This also applies to the Legion's unique abilities, which can be used in combat and in puzzles.
#ASTRAL CHAIN REVIEWS MANUAL#
You can still use it, but the game gives you a far better in-combat option, relegating manual control to puzzles and out-of-combat actions. All of the manual control in combat ends up being far less relevant. However, early in the game, you unlock an Auto-Bind attack for pretty much every Legion, which instantly encircles enemies in front of you. It works fine against slower enemies but feels weird and awkward against faster enemies, which is who you'd want to bind. Bound enemies are vulnerable and can trigger special high-damage attacks, though any bound enemy gradually grows immunity to it over the course of a fight. The other is to wrap the chain around one or more enemies to bind them. One method is to form a chain in the path of an oncoming enemy rush, so you an slingshot them back. This plays an important part in puzzle-solving, but it can also be used in combat. While you do this, the chain becomes solid and can be wrapped around objects or enemies.

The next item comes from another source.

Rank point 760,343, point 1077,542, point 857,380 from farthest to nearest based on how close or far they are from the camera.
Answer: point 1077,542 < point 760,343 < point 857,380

#ASTRAL CHAIN REVIEWS FULL#
You can take direct control of the Legion and move it with the right analog stick while retaining full movement with your left. The player is bound at all times by the titular chain to their Legion. Perhaps this is clearest in the game's Astral Chain mechanic. On the one hand, I can understand spending time to teach the basics, but the tutorial doesn't work so well, and much of what it teaches is replaced by easier to use mechanics. The more options you get and the more Legions you recruit, the more fun the game becomes. After a certain event occurs, things pick up rapidly. The first two or three chapters set up the game and spend a lot of time teaching you some of the least useful mechanics. You can command the Legions to attack using both special moves and sync attacks, which are context-sensitive special attacks.īy far the title's biggest problem is that it gives a terrible first impression. The Sword Legion is a jack of all trades, the Arrow can fight from a distance, the Arm is bulky and defensive, and so on. Each Legion has its own distinct abilities and can be swapped out at will. Legions are basically somewhere between ghosts and monsters who are chained to your character and serve as their weapon. What sets apart Astral Chain's combat is the Legions. As you progress, you can unlock some special moves, but they're not overly complex, and you'll probably stick with safe combos. At the touch of a button, the X-Baton weapon can transform from a baton (all-around) to a pistol (long-distance) to a gladius (slow but strong), each with a simple combo string. Players control one of the Howard siblings and have access to a basic set of abilities to attack, dodge and move. On the surface, the combat looks pretty simple. Police Dog Mascot Lappy will bring a smile to your face, and Astral Chain's story is best when it isn't being Evangelion and is about police antics with an invisible murderbeast. The fun comes from the many side characters and plots. (After finishing the tutorial, your Legions turn into the purple-and-green color scheme of Evangelion Unit-01.) As such, the main plot is fun in a cheesy '90s OVA sort of way, but it's also immensely predictable. Honestly, Astral Chain's concept is, "What if Neon Genesis Evangelion had Stands instead of giant robots?", and it wears that influence on its sleeve.

Players control one of the Howard siblings (a man and woman), who are drafted into service and given prototype Legions, just as someone unleashes terrorist attacks across the Ark. The only hope are the Legions: "tamed" and armored Chimera and their masters. Unbeknownst to the people of the Ark, Chimeras are a much greater threat the invisible beings are pulling humans into an alternate dimension called the Astral Plane. The ones who remain live in a city known as the Ark, where humans are transforming into monsters. Astral Chain is set in the not-so-distant future, after humanity has been ravaged by an otherworldly source.